4.5.16. Sidecar Technical Assistance Facilities
Funds used to sponsor technical assistance for investees of one or more investment funds related to a priority geography, sector, or market segment (Source: FinTech Partnerships Playbook).
- Ability of borrowers to provide the details/documentation needed to get a loan
- Appropriate capital to meet borrower needs
- Availability of suitable training for the needs of target sector/region
- Burden of banking/finance regulations and supervision
- Ease / cost of collecting payments
- Quality of accounting and auditing standards and qualified accountants/auditors in target sector/region
- Sufficient understanding of target sector/region and the needs of borrowers in target sector/region to make lending decisions
- Transaction costs associated with originating and managing loans to target sector/region
If investors need to provide TA themselves, it will ultimately lower the returns they can provide as the funds need to come from somewhere. By keeping the TA outside of the fund (i.e. “sidecar”), it has the same effects, but keeps the fund’s activities and finances “cleaner” and this kind of arrangement can often be “cleaner” for USAID too (Source: Mobilizing Finance for Development Training). By providing TA to investees through a sidecar facility, coupled with investment, USAID and/or finance providers can improve the operational performance of businesses in their portfolio.
MUST HAVE’S, CRITICAL POINTS, OR QUESTIONS TO CONSIDER
Small and Medium Enterprises (SMEs) are generally recognized as key economic drivers in frontier and emerging economies. However, SMEs face significant constraints that need to be resolved if they are to more fully and progressively serve the needs of individuals and national economies. Three challenges in particular are: 1) SMEs have difficulty accessing investment capital for growth; 2) SMEs struggle to adopt and implement best business practices; and 3) Meaningful measurement of social impact is complex and difficult.
Targeting the investee funds and companies that Sarona, a private equity fund of funds, supports, INFRONT provides technical assistance to SMEs and funds through both a grant facility to provide economic incentives to SMEs that want to improve their social (e.g. gender equality, employee health and safety, poverty), environmental sustainability and governance policies and practices; and a mentorship program pairing experienced venture capital and private equity North American managers as mentors with less experienced managers in frontier and emerging markets.

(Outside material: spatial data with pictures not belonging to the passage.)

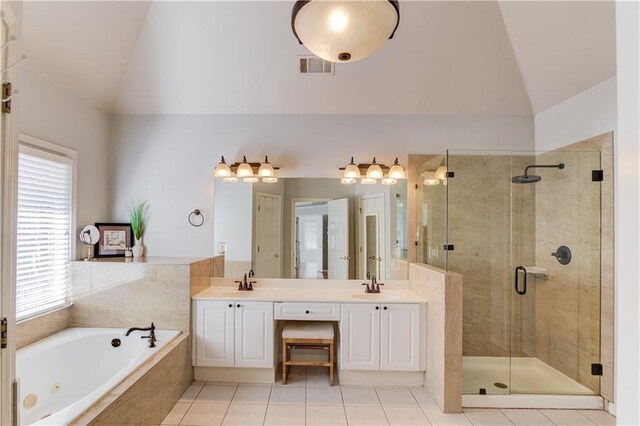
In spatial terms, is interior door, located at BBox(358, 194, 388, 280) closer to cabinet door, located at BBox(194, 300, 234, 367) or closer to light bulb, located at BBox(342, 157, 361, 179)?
light bulb, located at BBox(342, 157, 361, 179)

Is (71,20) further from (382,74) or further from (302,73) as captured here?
(382,74)

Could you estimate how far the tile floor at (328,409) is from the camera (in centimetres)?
246

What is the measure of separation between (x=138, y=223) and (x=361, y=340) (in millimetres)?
2608

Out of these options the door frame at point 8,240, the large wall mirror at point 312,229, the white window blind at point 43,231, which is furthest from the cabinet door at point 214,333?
the door frame at point 8,240

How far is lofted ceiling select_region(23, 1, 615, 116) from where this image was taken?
100 inches

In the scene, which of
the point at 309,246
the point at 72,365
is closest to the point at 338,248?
the point at 309,246

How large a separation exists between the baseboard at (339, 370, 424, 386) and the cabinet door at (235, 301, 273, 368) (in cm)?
73

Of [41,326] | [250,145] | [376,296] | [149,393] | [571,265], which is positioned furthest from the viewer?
[250,145]

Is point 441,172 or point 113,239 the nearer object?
point 441,172

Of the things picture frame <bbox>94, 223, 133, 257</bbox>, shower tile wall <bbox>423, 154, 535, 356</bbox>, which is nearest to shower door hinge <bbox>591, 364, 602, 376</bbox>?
shower tile wall <bbox>423, 154, 535, 356</bbox>

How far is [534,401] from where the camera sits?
2.72 meters

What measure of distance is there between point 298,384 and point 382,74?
10.0 feet

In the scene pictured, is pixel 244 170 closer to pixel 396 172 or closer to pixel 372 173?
pixel 372 173

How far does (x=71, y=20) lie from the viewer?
250cm
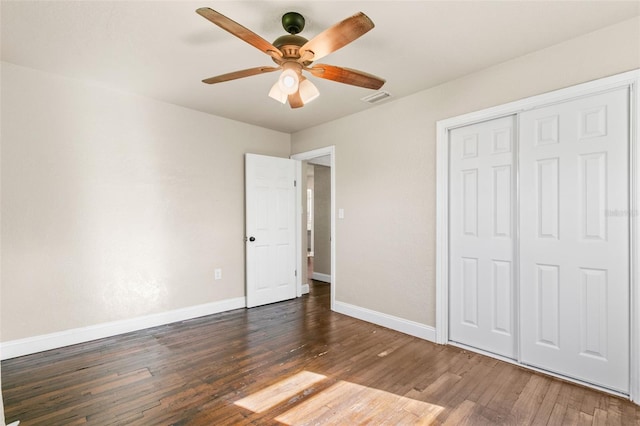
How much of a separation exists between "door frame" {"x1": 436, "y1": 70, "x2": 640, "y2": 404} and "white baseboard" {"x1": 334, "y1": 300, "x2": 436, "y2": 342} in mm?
117

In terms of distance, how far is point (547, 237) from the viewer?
7.93 feet

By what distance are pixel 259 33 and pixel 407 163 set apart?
1.90 meters

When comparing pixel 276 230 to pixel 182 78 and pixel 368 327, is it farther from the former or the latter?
pixel 182 78

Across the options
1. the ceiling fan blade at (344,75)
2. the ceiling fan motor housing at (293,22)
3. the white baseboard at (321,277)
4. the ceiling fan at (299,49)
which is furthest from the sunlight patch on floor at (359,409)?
the white baseboard at (321,277)

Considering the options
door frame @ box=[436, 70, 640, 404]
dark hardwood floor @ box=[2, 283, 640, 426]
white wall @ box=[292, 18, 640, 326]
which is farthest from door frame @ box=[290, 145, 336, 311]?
door frame @ box=[436, 70, 640, 404]

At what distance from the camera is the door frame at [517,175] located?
203 cm

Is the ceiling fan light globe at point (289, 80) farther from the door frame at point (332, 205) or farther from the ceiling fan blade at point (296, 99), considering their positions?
the door frame at point (332, 205)

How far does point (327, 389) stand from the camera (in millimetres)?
2195

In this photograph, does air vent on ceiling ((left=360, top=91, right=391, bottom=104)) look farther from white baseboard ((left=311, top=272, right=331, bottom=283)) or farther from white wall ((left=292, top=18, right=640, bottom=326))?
white baseboard ((left=311, top=272, right=331, bottom=283))

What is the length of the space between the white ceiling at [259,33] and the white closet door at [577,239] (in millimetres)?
637

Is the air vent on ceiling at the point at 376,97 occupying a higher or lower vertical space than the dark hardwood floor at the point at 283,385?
higher

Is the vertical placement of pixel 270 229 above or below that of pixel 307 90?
below

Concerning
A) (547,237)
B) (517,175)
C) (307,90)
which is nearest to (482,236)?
(547,237)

INFRONT leveraged a first loss capital contribution by Global Affairs Canada (GAC), and, as of June 2016, mobilized at least six times more private capital and invested in 16 funds and 79 SMEs in frontier and emerging markets in Africa, Asia and Latin America. In addition, 30 SMEs received technical assistance grant funds on 1:2 matching basis contributing around $ 2 million to improve the sustainability of their operations with a specific focus on environmental, social and governance (ESG) policies and practices. The SME client base experienced a cumulative net increase of approximately 6.5 million clients since Sarona investment. These clients include SME's customers, employees and suppliers. INFRONT partner companies created a number of development outcomes such as reducing poverty by creating more jobs, contributing to local economy, fostering gender equality and promoting environmental sustainability. TA recipient companies alone (n=22) paid more than CAD $ 125 million to domestic suppliers to boost their national economies and strengthen the local supply chain.